Starting with the line that holds "From what this", reproduce each line through the last one of the data, exactly as written. Pictures are not copied.
__________
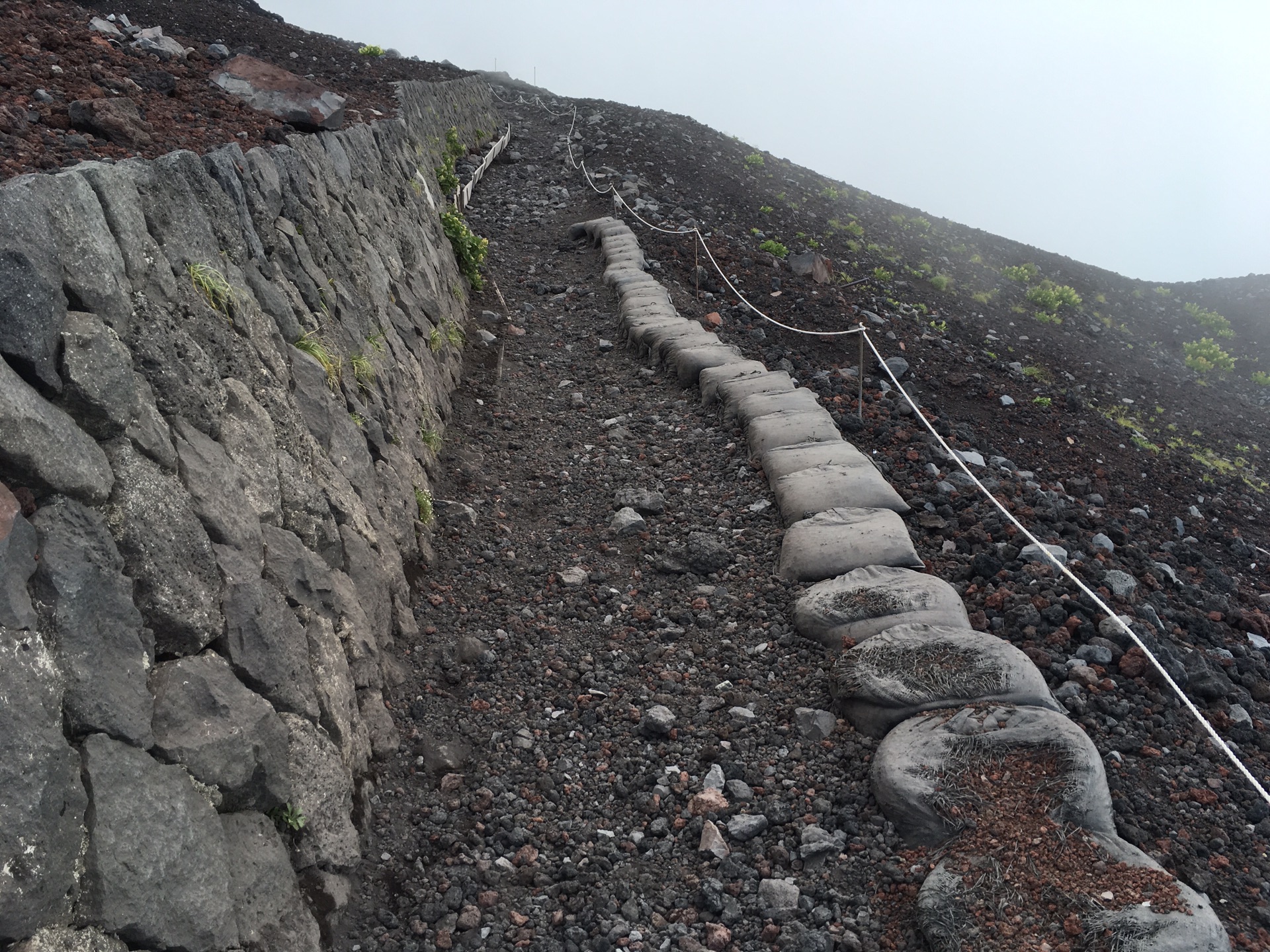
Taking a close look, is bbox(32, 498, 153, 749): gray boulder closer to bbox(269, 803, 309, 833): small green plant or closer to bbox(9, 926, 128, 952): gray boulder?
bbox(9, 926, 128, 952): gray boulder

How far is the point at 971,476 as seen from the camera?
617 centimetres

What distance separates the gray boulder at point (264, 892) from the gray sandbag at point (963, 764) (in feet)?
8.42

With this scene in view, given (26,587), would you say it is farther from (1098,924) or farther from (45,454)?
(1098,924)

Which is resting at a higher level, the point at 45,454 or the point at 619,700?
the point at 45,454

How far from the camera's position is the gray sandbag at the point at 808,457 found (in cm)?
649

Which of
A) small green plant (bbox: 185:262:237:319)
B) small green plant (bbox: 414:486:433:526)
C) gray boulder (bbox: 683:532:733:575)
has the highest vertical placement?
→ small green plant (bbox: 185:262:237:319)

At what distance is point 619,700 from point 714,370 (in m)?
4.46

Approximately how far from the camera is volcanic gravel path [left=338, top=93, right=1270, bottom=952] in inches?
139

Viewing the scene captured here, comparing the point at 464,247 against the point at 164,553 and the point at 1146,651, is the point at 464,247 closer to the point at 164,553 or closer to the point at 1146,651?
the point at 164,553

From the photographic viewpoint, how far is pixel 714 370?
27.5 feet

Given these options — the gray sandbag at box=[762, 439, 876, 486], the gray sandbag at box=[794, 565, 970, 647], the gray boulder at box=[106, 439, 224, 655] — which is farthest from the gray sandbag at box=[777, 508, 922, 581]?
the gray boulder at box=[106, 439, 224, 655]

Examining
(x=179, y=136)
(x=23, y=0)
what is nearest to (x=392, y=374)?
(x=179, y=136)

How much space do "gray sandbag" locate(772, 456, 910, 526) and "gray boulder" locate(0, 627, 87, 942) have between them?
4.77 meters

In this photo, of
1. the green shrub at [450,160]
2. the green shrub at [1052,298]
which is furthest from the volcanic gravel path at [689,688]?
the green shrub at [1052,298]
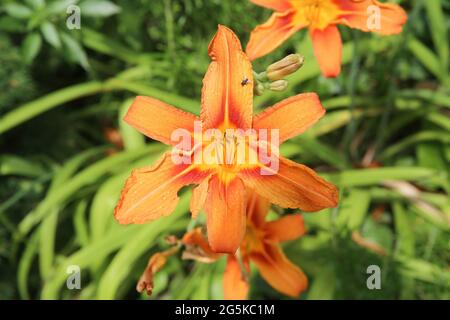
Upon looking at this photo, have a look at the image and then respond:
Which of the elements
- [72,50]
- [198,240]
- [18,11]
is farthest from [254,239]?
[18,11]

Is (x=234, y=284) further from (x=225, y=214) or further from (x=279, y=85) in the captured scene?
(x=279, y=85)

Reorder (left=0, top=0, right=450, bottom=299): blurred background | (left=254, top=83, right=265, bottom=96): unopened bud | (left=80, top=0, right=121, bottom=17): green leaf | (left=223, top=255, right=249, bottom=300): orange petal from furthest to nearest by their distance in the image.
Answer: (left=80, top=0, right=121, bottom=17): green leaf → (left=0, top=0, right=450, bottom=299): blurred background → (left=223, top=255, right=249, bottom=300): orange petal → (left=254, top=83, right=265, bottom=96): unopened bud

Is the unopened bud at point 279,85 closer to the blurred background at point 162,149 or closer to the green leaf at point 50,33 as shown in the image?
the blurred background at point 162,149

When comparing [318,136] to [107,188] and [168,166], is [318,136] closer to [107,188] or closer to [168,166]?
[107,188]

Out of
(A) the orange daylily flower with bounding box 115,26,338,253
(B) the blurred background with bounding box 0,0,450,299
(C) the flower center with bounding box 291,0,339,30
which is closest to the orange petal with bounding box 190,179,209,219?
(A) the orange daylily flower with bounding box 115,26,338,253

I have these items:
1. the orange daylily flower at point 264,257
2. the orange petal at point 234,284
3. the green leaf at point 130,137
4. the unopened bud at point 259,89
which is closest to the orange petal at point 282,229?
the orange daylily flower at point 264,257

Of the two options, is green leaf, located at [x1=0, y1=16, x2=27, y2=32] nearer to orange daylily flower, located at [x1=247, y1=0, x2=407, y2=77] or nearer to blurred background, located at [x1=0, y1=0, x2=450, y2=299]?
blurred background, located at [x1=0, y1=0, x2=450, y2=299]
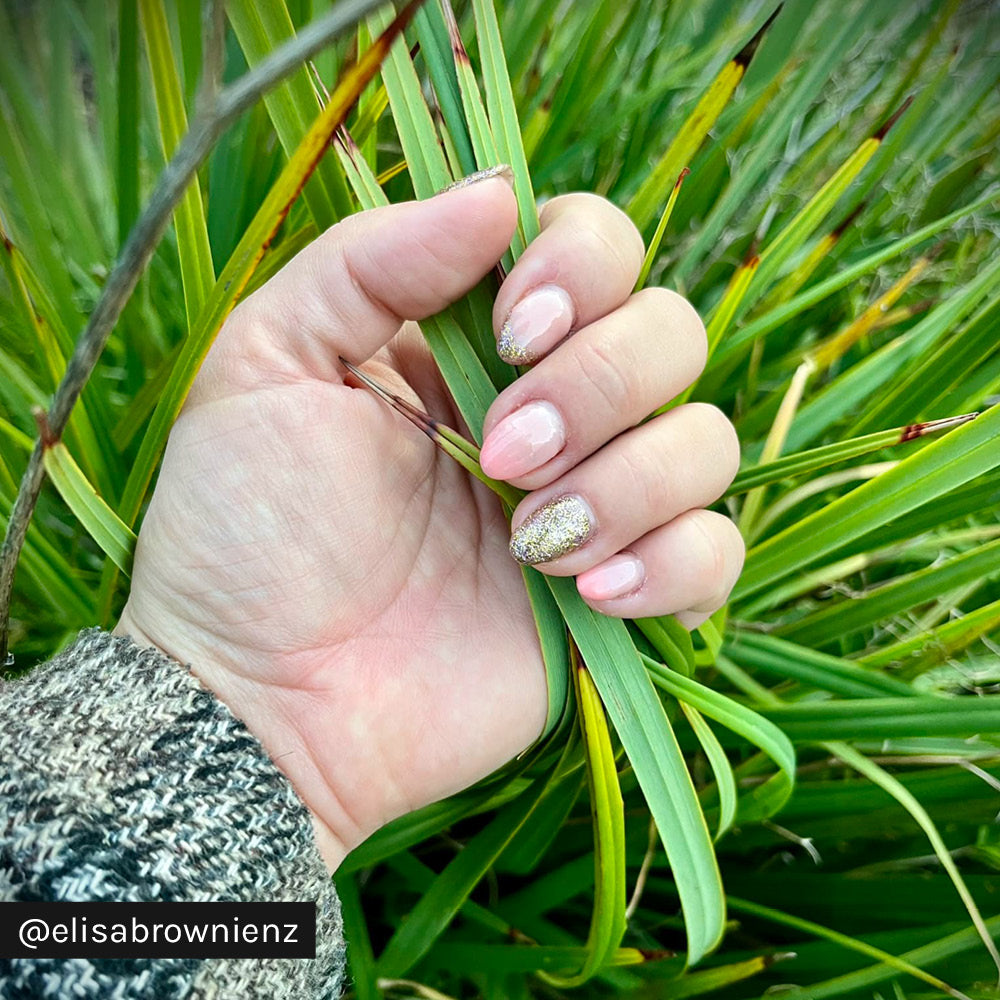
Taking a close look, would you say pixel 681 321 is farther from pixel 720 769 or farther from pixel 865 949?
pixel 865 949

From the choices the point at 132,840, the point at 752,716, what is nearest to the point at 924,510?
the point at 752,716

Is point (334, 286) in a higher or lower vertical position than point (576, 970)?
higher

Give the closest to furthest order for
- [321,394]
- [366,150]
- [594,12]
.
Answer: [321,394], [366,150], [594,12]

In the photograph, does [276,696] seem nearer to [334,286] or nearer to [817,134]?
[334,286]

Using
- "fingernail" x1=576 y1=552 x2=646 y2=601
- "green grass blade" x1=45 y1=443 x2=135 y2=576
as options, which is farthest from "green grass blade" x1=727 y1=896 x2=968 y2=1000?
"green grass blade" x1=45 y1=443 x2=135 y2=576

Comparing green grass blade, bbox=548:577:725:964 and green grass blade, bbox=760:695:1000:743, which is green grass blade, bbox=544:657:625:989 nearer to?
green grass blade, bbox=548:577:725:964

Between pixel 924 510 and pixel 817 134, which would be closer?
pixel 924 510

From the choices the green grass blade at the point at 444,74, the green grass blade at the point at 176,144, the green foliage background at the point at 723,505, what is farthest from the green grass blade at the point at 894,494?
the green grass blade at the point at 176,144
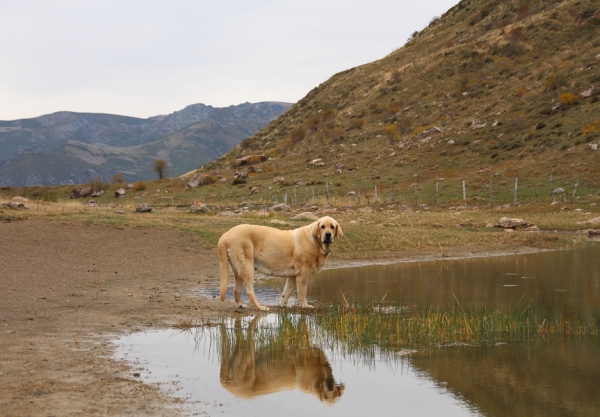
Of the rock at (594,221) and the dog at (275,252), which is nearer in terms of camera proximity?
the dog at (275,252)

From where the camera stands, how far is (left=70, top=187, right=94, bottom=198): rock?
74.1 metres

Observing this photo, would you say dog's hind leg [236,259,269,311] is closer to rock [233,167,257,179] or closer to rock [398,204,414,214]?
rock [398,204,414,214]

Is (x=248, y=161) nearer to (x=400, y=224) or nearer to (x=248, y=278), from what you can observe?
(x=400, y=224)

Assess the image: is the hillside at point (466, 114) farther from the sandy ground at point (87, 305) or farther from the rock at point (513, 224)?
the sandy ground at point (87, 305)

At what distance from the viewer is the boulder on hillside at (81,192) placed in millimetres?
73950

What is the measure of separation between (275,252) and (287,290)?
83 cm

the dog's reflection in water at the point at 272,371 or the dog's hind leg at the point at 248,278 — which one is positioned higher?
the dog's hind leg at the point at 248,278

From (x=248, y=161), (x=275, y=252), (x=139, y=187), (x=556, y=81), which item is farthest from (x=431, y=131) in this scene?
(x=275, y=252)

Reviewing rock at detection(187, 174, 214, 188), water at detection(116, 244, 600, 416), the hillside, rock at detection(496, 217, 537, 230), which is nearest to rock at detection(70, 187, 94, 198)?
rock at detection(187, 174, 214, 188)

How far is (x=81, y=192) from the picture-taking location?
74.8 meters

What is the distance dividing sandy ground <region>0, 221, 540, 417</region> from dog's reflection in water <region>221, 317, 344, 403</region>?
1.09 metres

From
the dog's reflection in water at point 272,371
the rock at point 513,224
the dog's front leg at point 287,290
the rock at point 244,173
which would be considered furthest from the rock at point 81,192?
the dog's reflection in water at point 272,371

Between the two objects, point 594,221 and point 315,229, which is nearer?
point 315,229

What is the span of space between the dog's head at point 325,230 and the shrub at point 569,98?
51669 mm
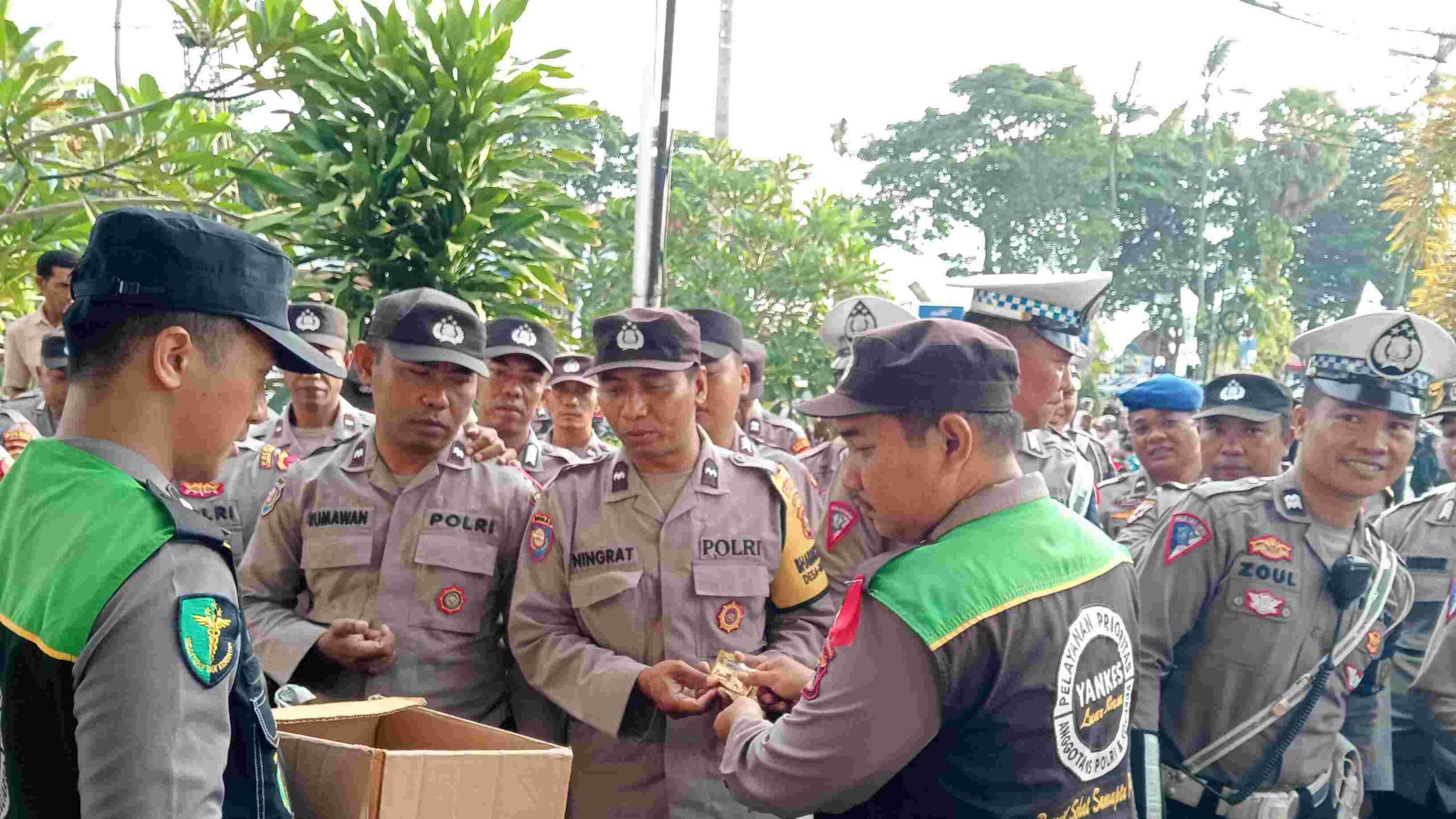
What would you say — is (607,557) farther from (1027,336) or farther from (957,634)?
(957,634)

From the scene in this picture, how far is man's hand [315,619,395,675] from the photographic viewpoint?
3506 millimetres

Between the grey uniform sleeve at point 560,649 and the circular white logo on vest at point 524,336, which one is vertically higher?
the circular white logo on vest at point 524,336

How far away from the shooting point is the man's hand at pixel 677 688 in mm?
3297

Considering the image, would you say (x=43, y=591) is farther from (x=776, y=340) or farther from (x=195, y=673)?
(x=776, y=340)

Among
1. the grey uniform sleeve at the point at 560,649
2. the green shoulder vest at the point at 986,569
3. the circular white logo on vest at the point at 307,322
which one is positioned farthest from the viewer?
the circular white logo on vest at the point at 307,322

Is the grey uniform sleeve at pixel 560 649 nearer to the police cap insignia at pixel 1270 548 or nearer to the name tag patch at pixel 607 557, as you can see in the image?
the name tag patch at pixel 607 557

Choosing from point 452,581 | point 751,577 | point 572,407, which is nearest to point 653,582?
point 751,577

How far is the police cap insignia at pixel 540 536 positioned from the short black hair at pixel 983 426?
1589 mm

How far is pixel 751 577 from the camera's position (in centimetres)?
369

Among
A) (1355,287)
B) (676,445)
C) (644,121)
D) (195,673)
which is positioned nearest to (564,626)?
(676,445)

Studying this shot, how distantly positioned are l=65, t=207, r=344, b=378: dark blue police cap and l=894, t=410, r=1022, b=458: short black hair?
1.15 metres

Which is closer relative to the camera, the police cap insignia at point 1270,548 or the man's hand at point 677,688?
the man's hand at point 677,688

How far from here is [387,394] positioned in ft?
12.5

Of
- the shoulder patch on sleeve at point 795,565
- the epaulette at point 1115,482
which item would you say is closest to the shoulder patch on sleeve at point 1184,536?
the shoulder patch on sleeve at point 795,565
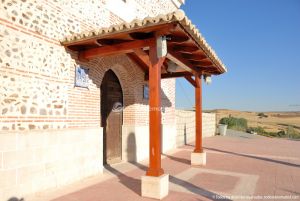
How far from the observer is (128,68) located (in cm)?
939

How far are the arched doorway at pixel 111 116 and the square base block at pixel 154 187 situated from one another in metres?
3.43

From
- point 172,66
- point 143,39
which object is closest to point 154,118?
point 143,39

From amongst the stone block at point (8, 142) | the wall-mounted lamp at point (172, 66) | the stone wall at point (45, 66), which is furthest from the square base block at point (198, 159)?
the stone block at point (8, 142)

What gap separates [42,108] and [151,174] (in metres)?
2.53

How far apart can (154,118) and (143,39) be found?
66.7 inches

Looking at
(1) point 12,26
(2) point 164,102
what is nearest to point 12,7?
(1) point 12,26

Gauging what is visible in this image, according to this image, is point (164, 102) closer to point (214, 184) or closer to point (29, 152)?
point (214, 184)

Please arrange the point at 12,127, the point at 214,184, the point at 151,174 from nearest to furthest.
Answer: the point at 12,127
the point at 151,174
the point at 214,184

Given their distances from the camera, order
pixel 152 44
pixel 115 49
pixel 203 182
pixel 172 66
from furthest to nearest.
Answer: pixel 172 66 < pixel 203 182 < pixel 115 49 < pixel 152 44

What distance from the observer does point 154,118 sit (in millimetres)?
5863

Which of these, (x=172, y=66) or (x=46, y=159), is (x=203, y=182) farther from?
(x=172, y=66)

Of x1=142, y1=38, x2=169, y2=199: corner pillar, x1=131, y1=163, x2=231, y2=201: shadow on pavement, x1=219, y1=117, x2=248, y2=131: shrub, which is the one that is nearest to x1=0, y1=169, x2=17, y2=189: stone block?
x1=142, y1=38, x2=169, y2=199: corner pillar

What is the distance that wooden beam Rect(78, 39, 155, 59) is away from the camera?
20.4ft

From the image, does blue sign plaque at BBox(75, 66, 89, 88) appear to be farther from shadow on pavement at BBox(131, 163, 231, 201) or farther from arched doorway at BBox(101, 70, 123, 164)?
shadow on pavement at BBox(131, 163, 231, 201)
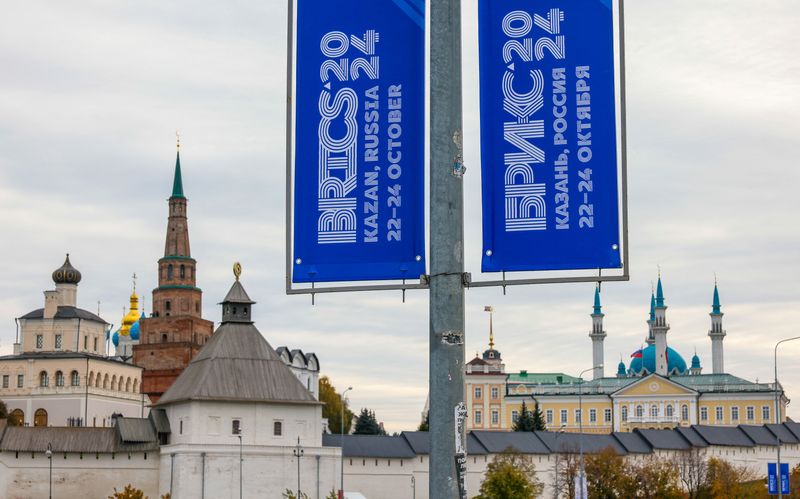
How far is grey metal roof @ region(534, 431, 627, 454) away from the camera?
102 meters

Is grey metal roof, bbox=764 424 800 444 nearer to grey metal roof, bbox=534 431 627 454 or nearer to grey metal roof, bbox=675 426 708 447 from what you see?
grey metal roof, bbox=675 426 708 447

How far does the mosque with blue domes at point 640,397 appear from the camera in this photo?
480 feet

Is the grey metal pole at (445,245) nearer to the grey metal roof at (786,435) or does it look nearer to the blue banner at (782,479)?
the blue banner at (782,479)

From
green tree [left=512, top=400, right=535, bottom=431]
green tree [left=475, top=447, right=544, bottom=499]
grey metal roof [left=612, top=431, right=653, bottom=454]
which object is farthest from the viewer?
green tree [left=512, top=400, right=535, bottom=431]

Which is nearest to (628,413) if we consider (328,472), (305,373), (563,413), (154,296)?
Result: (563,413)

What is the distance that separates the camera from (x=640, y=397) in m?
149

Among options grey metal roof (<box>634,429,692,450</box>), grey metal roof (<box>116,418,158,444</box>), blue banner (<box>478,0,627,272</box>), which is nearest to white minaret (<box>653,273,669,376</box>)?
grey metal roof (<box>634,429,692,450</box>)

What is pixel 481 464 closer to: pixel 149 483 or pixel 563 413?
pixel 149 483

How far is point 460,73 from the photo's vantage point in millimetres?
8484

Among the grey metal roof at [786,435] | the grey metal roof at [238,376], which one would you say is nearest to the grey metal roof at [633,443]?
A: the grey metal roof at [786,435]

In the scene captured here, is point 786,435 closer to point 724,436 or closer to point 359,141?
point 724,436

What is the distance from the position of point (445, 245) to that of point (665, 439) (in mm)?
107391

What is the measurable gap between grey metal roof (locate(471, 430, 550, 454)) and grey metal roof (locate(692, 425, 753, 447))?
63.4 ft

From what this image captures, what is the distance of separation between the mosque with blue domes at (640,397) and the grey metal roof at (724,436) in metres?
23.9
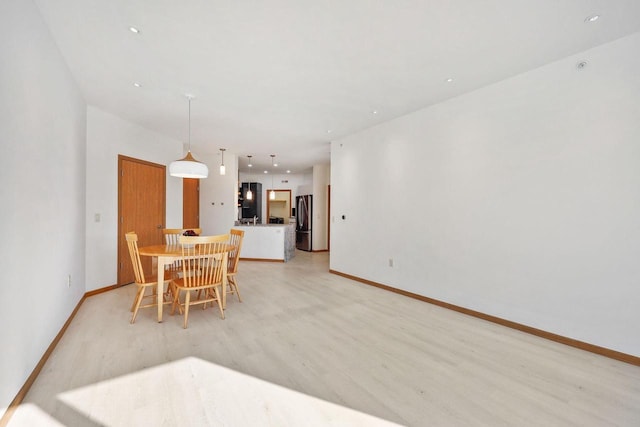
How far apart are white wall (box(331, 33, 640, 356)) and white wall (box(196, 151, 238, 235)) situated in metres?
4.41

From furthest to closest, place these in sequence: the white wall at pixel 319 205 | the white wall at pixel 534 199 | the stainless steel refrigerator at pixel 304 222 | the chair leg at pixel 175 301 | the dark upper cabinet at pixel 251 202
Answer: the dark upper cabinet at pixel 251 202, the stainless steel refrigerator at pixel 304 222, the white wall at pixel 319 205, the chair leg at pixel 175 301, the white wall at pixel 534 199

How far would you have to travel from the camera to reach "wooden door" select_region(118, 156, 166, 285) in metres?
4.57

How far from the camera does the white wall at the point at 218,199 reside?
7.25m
__________
▶ [Output for this exercise]:
From what this image captures, what is the distance of separation between the mosque with blue domes at (640,397) and the grey metal roof at (724,436) in metres?
23.9
How far apart are white wall (box(331, 33, 640, 356)) and white wall (box(196, 151, 238, 235)) situated in metres?
4.41

From furthest to closest, place these in sequence: the white wall at pixel 319 205 | the white wall at pixel 534 199 | the stainless steel refrigerator at pixel 304 222 | the chair leg at pixel 175 301 | the dark upper cabinet at pixel 251 202
Answer: the dark upper cabinet at pixel 251 202, the stainless steel refrigerator at pixel 304 222, the white wall at pixel 319 205, the chair leg at pixel 175 301, the white wall at pixel 534 199

How far would you have to travel from the camera to reach "wooden door" select_region(118, 156, 166, 285) in metres?
4.57

How far from the camera does the white wall at the point at 218,199 reside?
7.25m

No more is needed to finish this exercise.